● Goal
Rewrite the lines below, replacing "gray hoodie" with "black sweatshirt" everywhere it occurs and changing nothing else. Omit the pictures from your output.

● Data for processing

-- -- --

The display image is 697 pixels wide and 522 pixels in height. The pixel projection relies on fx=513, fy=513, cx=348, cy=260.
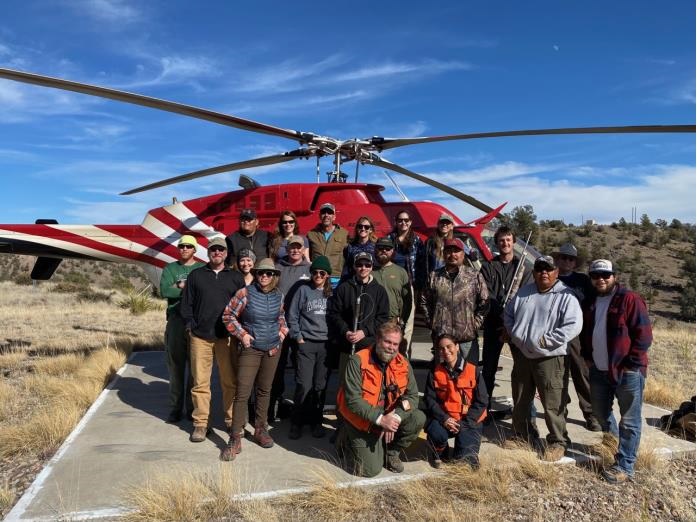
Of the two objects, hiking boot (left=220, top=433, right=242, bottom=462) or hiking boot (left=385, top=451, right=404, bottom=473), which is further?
hiking boot (left=220, top=433, right=242, bottom=462)

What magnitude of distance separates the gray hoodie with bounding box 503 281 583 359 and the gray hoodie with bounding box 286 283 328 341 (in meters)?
1.79

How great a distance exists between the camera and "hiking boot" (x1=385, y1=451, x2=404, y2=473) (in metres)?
4.32

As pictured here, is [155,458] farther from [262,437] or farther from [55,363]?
[55,363]

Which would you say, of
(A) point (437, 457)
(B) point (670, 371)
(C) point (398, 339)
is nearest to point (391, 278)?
(C) point (398, 339)

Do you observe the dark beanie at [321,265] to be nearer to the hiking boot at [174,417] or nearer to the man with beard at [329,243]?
the man with beard at [329,243]

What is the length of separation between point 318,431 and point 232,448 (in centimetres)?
99

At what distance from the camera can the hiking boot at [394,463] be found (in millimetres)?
4322

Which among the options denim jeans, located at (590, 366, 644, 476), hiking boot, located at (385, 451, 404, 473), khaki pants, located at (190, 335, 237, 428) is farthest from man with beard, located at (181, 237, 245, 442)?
denim jeans, located at (590, 366, 644, 476)

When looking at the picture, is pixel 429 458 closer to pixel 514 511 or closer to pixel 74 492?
pixel 514 511

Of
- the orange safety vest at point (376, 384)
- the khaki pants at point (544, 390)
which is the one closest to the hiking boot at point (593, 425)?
the khaki pants at point (544, 390)

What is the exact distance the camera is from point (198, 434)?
493 cm

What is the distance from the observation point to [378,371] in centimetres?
425

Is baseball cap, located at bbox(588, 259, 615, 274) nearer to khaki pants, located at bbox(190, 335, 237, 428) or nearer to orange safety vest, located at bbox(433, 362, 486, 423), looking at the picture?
orange safety vest, located at bbox(433, 362, 486, 423)

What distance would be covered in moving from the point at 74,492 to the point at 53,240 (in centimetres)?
640
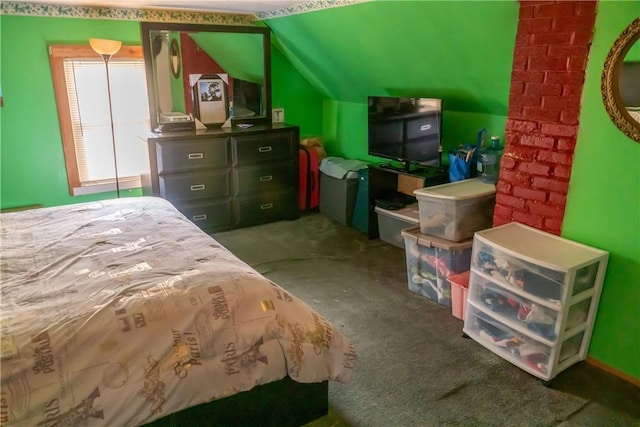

-- -- --

● Task answer
The display image is 697 pixels wide and 522 pixels in height. The pixel projection relies on fx=513, fy=513, cx=348, cy=260.
Of the two objects, hiking boot (left=220, top=433, right=242, bottom=462) or hiking boot (left=385, top=451, right=404, bottom=473), which is further?
hiking boot (left=220, top=433, right=242, bottom=462)

What magnitude of distance separates the black sweatshirt with bounding box 503 281 583 359 and the black sweatshirt with bounding box 286 283 328 341 (in meters)?
1.79

How great a distance exists between the camera and "hiking boot" (x1=385, y1=451, x2=404, y2=473) (in metres)?
4.32

As pictured here, is [155,458] farther from [262,437] or farther from [55,363]?
[55,363]

Which would you say, of
(A) point (437, 457)
(B) point (670, 371)
(C) point (398, 339)
is nearest to point (391, 278)?
(C) point (398, 339)

Do you observe the dark beanie at [321,265] to be nearer to the hiking boot at [174,417] or nearer to the man with beard at [329,243]?
the man with beard at [329,243]

What is the length of separation between point 318,431 and point 232,448 (in centimetres)?
99

At what distance from the camera can the hiking boot at [394,463] be found (in millimetres)?
4322

Which among the options denim jeans, located at (590, 366, 644, 476), hiking boot, located at (385, 451, 404, 473), khaki pants, located at (190, 335, 237, 428) is farthest from man with beard, located at (181, 237, 245, 442)?
denim jeans, located at (590, 366, 644, 476)

When looking at the picture, is pixel 429 458 closer to pixel 514 511 or closer to pixel 74 492?
pixel 514 511

Of
- the orange safety vest at point (376, 384)
- the khaki pants at point (544, 390)
which is the one closest to the hiking boot at point (593, 425)?
the khaki pants at point (544, 390)

What is the exact distance the camera is from point (198, 434)?
493 cm

What is the distance from the observation point to [378,371] in centimetres?
425

Is baseball cap, located at bbox(588, 259, 615, 274) nearer to khaki pants, located at bbox(190, 335, 237, 428) or nearer to orange safety vest, located at bbox(433, 362, 486, 423), looking at the picture?
orange safety vest, located at bbox(433, 362, 486, 423)

What distance would be covered in moving from the point at 74,492 to the point at 53,240 (in centimetres)?
640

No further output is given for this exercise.